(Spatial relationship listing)
****************

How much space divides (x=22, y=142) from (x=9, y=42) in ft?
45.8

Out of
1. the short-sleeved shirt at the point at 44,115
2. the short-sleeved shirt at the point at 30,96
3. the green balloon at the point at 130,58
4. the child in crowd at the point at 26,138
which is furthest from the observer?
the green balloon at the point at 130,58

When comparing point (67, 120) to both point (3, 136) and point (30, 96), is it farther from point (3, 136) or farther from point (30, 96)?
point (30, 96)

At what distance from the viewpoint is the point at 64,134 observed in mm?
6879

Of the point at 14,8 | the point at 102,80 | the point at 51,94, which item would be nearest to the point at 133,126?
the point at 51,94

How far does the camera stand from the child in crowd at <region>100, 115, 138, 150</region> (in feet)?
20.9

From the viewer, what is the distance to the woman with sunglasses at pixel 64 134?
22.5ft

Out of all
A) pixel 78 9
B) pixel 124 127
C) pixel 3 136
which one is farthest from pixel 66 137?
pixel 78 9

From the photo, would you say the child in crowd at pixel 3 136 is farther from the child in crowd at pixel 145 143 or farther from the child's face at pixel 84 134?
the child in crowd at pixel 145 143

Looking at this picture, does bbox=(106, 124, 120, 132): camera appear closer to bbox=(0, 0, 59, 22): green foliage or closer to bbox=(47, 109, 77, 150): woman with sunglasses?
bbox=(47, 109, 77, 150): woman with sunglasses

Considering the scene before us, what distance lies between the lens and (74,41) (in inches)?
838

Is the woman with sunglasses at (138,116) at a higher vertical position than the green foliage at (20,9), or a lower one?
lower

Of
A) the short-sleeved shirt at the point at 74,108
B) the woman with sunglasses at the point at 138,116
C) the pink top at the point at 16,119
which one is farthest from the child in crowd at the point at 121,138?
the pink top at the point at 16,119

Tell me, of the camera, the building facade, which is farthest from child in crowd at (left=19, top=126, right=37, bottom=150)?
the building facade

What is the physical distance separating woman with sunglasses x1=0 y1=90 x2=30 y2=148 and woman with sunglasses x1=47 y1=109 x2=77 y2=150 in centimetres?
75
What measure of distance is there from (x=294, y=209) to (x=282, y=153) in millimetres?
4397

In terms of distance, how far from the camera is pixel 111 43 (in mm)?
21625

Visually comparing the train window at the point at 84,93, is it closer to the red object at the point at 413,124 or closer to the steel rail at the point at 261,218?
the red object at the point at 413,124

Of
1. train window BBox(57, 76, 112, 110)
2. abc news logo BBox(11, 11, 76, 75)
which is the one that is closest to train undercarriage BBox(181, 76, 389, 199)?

****************

=== Problem statement ===
Copy the entire listing above line for line, keeping every character the same.

=== In response ===
How much space divides (x=22, y=142) from (x=9, y=42) in ft?
45.8

Out of
1. the short-sleeved shirt at the point at 44,115
2. the short-sleeved shirt at the point at 30,96
3. the green balloon at the point at 130,58
4. the child in crowd at the point at 26,138
which is furthest from the observer?
the green balloon at the point at 130,58

When comparing point (67, 120) to both point (3, 136) and point (30, 96), is it farther from point (3, 136) or farther from point (30, 96)?
point (30, 96)

At what distance from the viewpoint is the point at 64,134 observed in mm?
6879

Of the point at 14,8 | the point at 102,80 | the point at 51,94, which item would be nearest to the point at 133,126?
the point at 51,94

How far does the camera stand from the child in crowd at <region>100, 115, 138, 150</region> (in feet)?
20.9

From the viewer, what is the distance to the woman with sunglasses at pixel 64 134?
22.5ft

Out of all
A) pixel 78 9
B) pixel 124 127
C) pixel 3 136
which one is farthest from pixel 66 137?
pixel 78 9

From the photo, would you say the child in crowd at pixel 3 136 is farther from the child in crowd at pixel 145 143 or farther from the child's face at pixel 84 134?
the child in crowd at pixel 145 143

Looking at this picture, does bbox=(106, 124, 120, 132): camera appear closer to bbox=(0, 0, 59, 22): green foliage or closer to bbox=(47, 109, 77, 150): woman with sunglasses?
bbox=(47, 109, 77, 150): woman with sunglasses

Considering the scene before us, what distance lies between the lens and (74,41) (in inches)?
838

Is the woman with sunglasses at (138,116) at a higher vertical position than the green foliage at (20,9), or a lower one?
lower

Of
A) the short-sleeved shirt at the point at 74,108
B) the woman with sunglasses at the point at 138,116
C) the pink top at the point at 16,119
which one is farthest from the child in crowd at the point at 121,138?
the pink top at the point at 16,119

Tell me, of the camera, the building facade, which is farthest from child in crowd at (left=19, top=126, right=37, bottom=150)?
the building facade

What is the physical distance separating woman with sunglasses x1=0 y1=90 x2=30 y2=148 and woman with sunglasses x1=47 y1=109 x2=77 y2=150 in centimetres?
75
What measure of distance is there from (x=294, y=209) to (x=282, y=153) in millimetres?
4397

In terms of distance, how far from the camera is pixel 111 43 (in mm)?
21625

Visually comparing the train window at the point at 84,93, is it closer to the red object at the point at 413,124 or closer to the steel rail at the point at 261,218?
the red object at the point at 413,124

Of
1. train window BBox(57, 76, 112, 110)
2. abc news logo BBox(11, 11, 76, 75)
which is the one that is closest to train undercarriage BBox(181, 76, 389, 199)?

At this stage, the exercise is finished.